(Supplied passage Opens)

Variation of the expression of miRNA is multifactorial[22]. Therefore, the search for one miRNA as the perfect marker seems to be a rather limited approach. It seems more reasonable to create a miRNA signature that takes into account most of these factors, corresponding to the patient’s clinical condition, which could be a specific fingerprint of cervical pathology[29][35]. As described in Liu et al., a pattern of six miRNA species (miR-20a, miR-92a, miR-141, miR-183, miR-210, miR-944) achieved great diagnostic performance in differentiating cervical (pre)cancerous lesions[32]. Therefore, combination of several miRNAs can significantly improve the diagnostic accuracy of the assays, and, with the establishment of clear criteria for the results’ interpretation, provide an efficient way to discriminate between various precancerous conditions. Furthermore, miRNA profile can be determined from the same sample as cytology and HR-HPV test, namely, from exfoliated cells noninvasively collected on the LBC medium[36][37][32].
Consideration of predictive and prognostic factors seems to be a big challenge, as there are still not enough reports of extensive studies in the reference group of women with various cervical pathological conditions. However, researchers are getting closer to establishing the relationship between miRNA expression levels and sensitivity to conventional methods of cervical cancer treatment that requires confirmation of results received in CC cell lines.
In view of heterogeneity of CC molecular features, it should not be treated as a single disease, both in the diagnostic and therapeutic process, and requires a personalized approach. Introducing new diagnostic solutions for personalized medicine is challengeable and requires accurate knowledge about a cell’s dysregulation at the molecular level.
MiRNA profiling may provide a detailed fingerprint of a cell’s condition and, in reference to current reports, seems to have high potential to be the marker-determining multifactorial process with relation to cervical neoplasia and cancer development, having strong predictive and prognostic value. However, the satisfactory preliminary results of scientists in this matter requires confirmation in standardized, extensive clinical trials conducted in experienced research centers to develop clear determination algorithms and introduce a new, broad-spectrum and noninvasive biomarker into the clinical use.

(Supplied passage Closes)
(Supplied entries Opens)

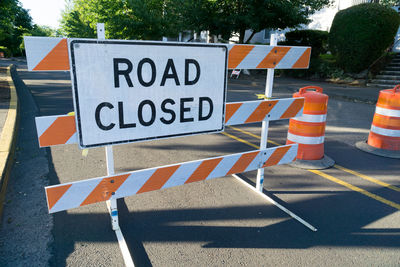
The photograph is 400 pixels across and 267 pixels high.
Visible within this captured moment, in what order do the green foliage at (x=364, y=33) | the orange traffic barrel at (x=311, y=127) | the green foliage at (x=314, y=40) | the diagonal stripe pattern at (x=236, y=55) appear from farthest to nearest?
the green foliage at (x=314, y=40), the green foliage at (x=364, y=33), the orange traffic barrel at (x=311, y=127), the diagonal stripe pattern at (x=236, y=55)

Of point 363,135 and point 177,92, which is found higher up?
point 177,92

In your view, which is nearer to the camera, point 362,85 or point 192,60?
point 192,60

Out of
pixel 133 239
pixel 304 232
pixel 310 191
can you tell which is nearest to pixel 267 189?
pixel 310 191

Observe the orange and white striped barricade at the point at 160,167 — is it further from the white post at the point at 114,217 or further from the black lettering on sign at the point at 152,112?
the black lettering on sign at the point at 152,112

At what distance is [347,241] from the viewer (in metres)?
2.99

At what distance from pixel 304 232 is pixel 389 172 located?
260cm

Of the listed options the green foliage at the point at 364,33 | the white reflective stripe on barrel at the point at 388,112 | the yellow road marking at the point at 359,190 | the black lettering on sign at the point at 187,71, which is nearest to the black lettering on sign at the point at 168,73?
the black lettering on sign at the point at 187,71

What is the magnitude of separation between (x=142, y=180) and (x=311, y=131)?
318 centimetres

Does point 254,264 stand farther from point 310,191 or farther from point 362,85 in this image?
point 362,85

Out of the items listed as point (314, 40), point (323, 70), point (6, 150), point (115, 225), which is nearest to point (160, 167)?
point (115, 225)

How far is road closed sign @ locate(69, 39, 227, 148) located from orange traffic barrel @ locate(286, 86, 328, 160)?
2343 millimetres

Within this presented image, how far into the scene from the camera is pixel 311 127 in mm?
4805

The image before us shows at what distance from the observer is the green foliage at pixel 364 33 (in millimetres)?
14406

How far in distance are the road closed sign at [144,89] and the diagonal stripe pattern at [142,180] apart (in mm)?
344
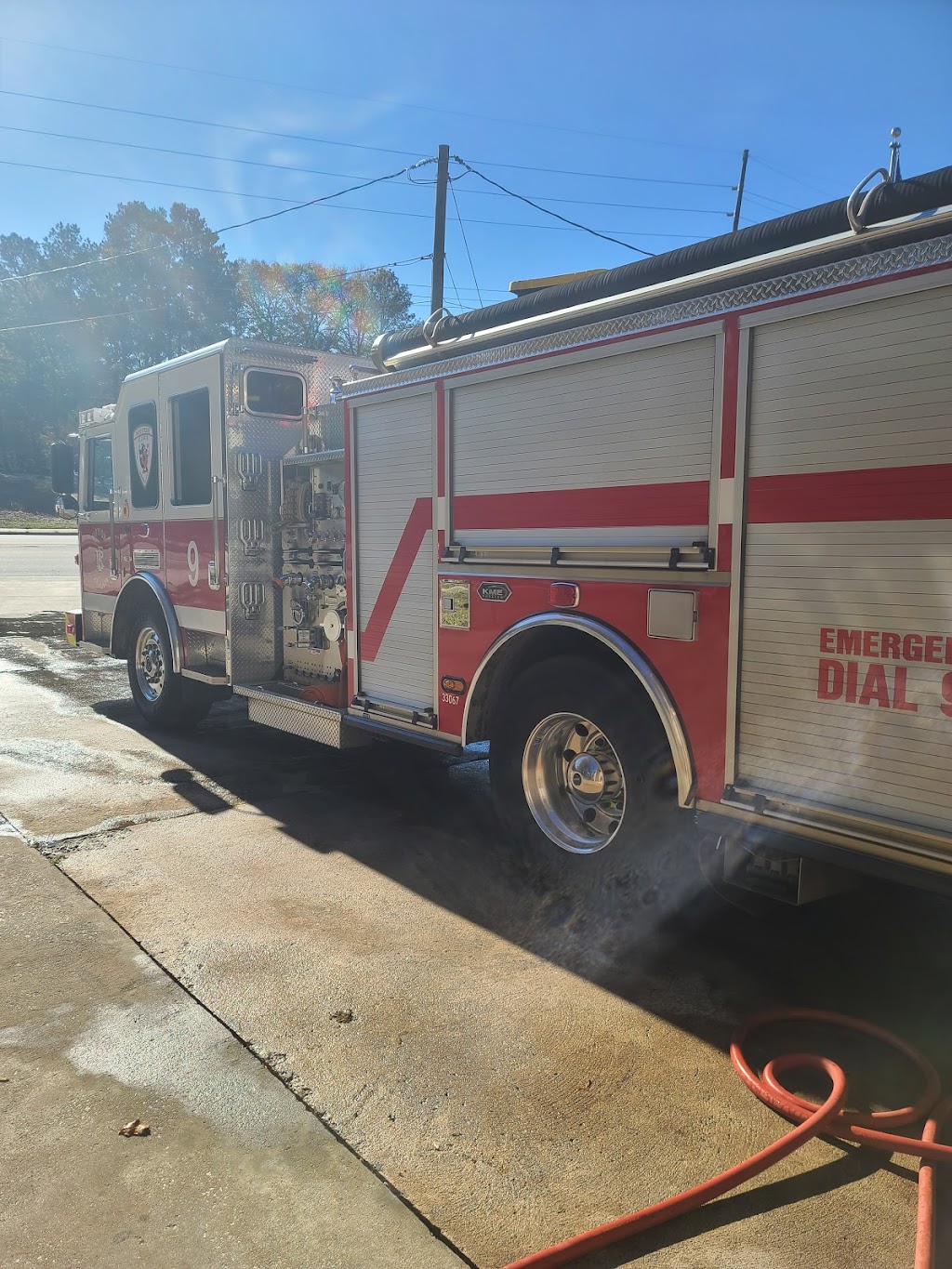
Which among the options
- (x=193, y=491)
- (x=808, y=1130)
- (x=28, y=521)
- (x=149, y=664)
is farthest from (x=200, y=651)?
(x=28, y=521)

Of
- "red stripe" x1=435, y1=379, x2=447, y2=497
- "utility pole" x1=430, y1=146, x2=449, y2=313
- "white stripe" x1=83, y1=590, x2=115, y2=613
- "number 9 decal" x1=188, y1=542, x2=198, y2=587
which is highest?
"utility pole" x1=430, y1=146, x2=449, y2=313

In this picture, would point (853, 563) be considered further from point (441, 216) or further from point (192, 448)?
point (441, 216)

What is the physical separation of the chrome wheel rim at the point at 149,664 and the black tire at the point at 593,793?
392 cm

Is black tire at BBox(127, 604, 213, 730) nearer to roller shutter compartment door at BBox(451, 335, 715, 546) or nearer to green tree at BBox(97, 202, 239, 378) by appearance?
roller shutter compartment door at BBox(451, 335, 715, 546)

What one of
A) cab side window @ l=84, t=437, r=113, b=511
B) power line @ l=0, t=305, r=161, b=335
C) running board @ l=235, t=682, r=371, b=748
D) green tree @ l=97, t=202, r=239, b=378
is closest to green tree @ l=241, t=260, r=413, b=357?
green tree @ l=97, t=202, r=239, b=378

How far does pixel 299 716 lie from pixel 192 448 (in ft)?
7.54

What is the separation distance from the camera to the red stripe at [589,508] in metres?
3.53

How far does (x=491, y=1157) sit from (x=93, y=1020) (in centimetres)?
149

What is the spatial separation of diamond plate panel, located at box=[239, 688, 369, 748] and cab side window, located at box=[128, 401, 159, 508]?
2061 millimetres

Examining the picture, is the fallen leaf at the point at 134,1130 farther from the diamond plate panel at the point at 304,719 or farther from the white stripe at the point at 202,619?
the white stripe at the point at 202,619

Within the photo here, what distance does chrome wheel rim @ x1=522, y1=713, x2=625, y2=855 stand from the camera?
4137 millimetres

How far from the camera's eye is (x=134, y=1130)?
103 inches

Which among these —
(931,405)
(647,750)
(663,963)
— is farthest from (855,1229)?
(931,405)

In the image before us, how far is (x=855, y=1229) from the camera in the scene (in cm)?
227
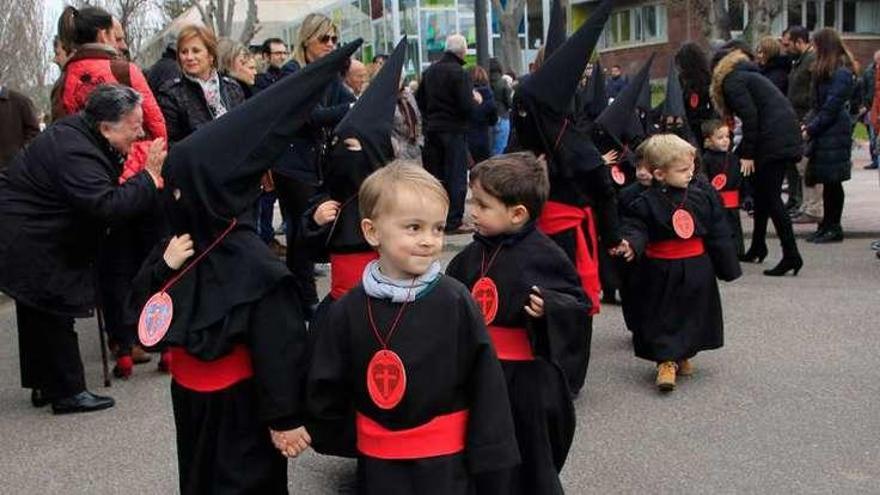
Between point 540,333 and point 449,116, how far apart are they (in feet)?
22.9

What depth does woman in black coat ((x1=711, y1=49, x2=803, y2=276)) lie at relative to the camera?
26.4ft

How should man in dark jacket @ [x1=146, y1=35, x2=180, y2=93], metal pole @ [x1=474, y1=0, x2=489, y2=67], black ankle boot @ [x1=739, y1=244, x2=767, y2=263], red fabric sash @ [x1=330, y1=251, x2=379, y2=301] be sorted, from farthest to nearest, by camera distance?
1. metal pole @ [x1=474, y1=0, x2=489, y2=67]
2. black ankle boot @ [x1=739, y1=244, x2=767, y2=263]
3. man in dark jacket @ [x1=146, y1=35, x2=180, y2=93]
4. red fabric sash @ [x1=330, y1=251, x2=379, y2=301]

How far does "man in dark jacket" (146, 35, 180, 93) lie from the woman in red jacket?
489mm

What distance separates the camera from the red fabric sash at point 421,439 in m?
2.84

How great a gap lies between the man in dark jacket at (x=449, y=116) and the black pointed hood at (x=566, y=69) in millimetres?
4975

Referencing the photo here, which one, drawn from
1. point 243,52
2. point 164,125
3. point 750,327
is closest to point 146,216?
point 164,125

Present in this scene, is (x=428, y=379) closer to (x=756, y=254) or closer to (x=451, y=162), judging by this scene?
(x=756, y=254)

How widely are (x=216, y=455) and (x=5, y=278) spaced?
2.46 metres

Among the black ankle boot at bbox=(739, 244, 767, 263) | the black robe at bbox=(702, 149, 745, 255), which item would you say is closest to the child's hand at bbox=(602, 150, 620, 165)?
the black robe at bbox=(702, 149, 745, 255)

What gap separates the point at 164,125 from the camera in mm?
5957

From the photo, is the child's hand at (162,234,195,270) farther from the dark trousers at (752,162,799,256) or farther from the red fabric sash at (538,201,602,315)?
Answer: the dark trousers at (752,162,799,256)

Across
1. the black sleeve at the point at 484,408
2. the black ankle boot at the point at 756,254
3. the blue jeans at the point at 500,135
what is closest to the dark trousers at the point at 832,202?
the black ankle boot at the point at 756,254

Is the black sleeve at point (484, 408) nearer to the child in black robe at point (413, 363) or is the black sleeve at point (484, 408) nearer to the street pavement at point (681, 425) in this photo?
the child in black robe at point (413, 363)

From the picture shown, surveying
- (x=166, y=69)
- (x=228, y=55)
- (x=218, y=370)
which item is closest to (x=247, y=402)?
(x=218, y=370)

(Supplied entries Closes)

*The problem*
Copy the passage on miRNA markers in cervical cancer starting at "In view of heterogeneity" and ending at "the molecular level.", and switch "heterogeneity" to "diversity".

*Task solution*
In view of diversity of CC molecular features, it should not be treated as a single disease, both in the diagnostic and therapeutic process, and requires a personalized approach. Introducing new diagnostic solutions for personalized medicine is challengeable and requires accurate knowledge about a cell’s dysregulation at the molecular level.